After that, she worked with Scott Blouin in QA to come up with some simple speed comparison charts for multiple Revit versions from our internal testing. As always, your mileage may vary, but I think this is one indication of how much we've been investing in performance and scalability for the last few releases.
Thank you (Sasha, Scott, Anthony, et. al.) for documenting these improvements.
Posted by: AaronVorwerk | May 21, 2015 at 11:09 AM
More to come!
Posted by: Anthony Hauck | May 21, 2015 at 11:11 AM
I guess my technical report (it hauls balls) wasnt technical enough. Tee hee hee.
Its blazingly fast. Thanks for all of the hard work!
Posted by: Aaron Maller | May 21, 2015 at 04:46 PM
Is it bad that all I take from this is that it now takes LONGER in 2016 to refresh plan views and pan sections.

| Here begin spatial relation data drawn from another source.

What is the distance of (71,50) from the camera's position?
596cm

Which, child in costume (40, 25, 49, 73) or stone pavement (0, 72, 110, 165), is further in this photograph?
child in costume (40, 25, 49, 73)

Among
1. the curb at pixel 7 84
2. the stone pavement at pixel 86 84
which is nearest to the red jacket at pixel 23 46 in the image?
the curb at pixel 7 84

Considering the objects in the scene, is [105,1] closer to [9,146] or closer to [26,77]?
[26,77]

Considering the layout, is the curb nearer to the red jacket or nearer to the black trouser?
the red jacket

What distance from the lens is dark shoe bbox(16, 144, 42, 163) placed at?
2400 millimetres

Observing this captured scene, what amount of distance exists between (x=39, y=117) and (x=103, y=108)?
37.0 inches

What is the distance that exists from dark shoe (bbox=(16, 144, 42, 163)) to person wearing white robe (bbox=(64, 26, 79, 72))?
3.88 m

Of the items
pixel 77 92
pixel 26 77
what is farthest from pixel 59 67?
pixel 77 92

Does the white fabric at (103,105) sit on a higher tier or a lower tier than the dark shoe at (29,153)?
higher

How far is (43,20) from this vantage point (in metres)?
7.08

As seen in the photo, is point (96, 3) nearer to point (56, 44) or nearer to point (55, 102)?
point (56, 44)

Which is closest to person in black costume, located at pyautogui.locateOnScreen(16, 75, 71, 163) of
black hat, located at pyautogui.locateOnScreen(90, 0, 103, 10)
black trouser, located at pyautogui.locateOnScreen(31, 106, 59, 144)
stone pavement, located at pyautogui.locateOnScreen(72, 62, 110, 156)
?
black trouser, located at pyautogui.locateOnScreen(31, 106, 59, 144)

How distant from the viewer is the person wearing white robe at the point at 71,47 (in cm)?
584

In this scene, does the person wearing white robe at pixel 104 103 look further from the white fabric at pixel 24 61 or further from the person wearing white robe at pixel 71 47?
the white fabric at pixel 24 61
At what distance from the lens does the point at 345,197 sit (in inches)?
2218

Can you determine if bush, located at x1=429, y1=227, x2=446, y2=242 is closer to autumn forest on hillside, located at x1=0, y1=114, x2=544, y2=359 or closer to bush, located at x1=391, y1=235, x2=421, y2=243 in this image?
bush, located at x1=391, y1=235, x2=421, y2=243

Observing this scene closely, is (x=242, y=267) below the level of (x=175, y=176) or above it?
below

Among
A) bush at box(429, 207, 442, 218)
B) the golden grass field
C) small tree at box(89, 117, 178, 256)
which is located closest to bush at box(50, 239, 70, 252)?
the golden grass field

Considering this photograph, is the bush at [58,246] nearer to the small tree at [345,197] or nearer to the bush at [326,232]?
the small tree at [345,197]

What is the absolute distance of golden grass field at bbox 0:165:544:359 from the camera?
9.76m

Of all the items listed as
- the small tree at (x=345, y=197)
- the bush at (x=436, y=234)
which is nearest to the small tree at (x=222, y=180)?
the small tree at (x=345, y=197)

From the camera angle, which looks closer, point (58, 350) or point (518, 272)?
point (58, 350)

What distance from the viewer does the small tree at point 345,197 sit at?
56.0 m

Posted by: AP | May 22, 2015 at 05:34 AM
When you get down to under a 10th second difference or so in any operation, it falls below the threshold of human perception. Try it out and see if you can see a difference between the versions. If so, we'd like to test on the same model to see if we can find a place to better optimize.
Posted by: Anthony Hauck | May 22, 2015 at 06:44 AM
@AP - The difference you see is not statistically significant. Small variations of a tenth of a second or so are always present between runs. Because this data set represents a small sample size, the tiny increase you see is likely to be a fluke. The next run may actually show times that are marginally faster. We would have to run the test hundreds of times to confirm if there is any change at all when the change is so small. The conclusion that can be drawn here is that refresh of plan views and pan of sections of this particular data set in 2016 is about the same as 2015.
Of course, the results are highly model dependent. Some models may have many more elements visible in plan/section views and therefore have a corresponding significant improvement in performance in both plan and section.